Rich creamy taste, soft texture and mouth-watering terracotta caramel deserve to be found out about them more people. Therefore, sweets you can treat your family and loved ones. So that the syrup does not begin to crystallize, do not interfere with it after infusion of water and before adding butter and cream, and Cook better by covering with a transparent lid. Also to avoid crystallization can be poured into sugar 1/2 tsp. tartar. Cutting the treat into individual candies will be more convenient with pizza knife slightly sprinkled with vegetable oil.
Recipe author – Gail Gand (USA) – pastry chef and co-owner chicago restaurant TRU
Time: 1 hour. 30 min. Difficulty: easy Amount: 32 (5cm.) Square In recipes volumetric containers are used in volume: 1 cup (tbsp.) – 240 ml. 3/4 cups (st.) – 180 ml. 1/2 cup (tbsp.) – 120 ml. 1/3 cup (Art.) – 80 ml. 1/4 cup (st.) – 60 ml. 1 tablespoon (tbsp) – 15 ml. 1 teaspoon (tsp) – 5 ml.

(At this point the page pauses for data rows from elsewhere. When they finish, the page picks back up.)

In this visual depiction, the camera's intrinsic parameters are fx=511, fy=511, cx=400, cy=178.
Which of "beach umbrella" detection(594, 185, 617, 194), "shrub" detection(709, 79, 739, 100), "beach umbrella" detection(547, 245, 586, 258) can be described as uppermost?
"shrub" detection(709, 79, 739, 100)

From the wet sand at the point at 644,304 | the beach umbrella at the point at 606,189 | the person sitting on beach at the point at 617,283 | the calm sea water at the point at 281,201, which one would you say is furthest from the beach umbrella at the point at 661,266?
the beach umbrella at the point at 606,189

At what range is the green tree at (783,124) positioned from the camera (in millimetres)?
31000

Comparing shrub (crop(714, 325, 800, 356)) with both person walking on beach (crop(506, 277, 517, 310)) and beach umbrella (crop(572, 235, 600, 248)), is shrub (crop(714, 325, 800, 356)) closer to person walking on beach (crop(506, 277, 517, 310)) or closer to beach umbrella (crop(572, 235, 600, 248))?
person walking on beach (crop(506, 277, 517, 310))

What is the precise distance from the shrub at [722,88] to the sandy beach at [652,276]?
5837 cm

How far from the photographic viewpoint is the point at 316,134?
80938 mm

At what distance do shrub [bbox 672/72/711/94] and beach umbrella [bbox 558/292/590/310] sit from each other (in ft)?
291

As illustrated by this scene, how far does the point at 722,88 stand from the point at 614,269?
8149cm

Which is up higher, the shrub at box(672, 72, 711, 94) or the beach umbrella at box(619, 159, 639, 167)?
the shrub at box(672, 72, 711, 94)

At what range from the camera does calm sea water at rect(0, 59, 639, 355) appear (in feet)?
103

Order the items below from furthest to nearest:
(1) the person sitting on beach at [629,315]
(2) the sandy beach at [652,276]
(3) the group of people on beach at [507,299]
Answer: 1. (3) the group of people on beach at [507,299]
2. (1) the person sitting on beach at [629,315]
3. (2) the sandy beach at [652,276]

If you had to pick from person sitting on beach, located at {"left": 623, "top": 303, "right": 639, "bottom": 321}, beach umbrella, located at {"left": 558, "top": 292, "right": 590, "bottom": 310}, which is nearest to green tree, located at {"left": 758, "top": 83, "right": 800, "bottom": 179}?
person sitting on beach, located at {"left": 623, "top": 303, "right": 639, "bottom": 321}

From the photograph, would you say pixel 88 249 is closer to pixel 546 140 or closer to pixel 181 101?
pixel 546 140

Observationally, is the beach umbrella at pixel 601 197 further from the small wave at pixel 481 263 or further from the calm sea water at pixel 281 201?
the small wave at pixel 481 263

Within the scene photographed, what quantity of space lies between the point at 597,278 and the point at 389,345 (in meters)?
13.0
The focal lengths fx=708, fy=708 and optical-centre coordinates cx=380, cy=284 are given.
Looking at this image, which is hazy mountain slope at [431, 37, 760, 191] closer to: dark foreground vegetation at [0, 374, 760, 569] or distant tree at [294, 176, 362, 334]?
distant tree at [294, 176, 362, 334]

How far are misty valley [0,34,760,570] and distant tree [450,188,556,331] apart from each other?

Ingredients for the recipe:
- 5 tbsp. Sahara
- 1 tbsp. water
- 6 tbsp. l (90 gr.) Butter
- 1 tbsp. fat cream, possibly heated
Recipes with similar ingredients: sugar, butter, cream
Recipe preparation:
- Pour sugar into a clean, dry saucepan. Pour in water, trying make it closer to the edge of the cookware to avoid splashing sugar crystals on the wall. Bring to a boil and cook on high heat until the mass acquires an amber color. Take off plate and a wooden spoon stir the butter, and then cream. Pour in 20 x 20 cm mold covered with well oiled foil. Let the caramels cool and harden. When that happens cut it into squares. Wrap in decorative transparent film. Store at room temperature.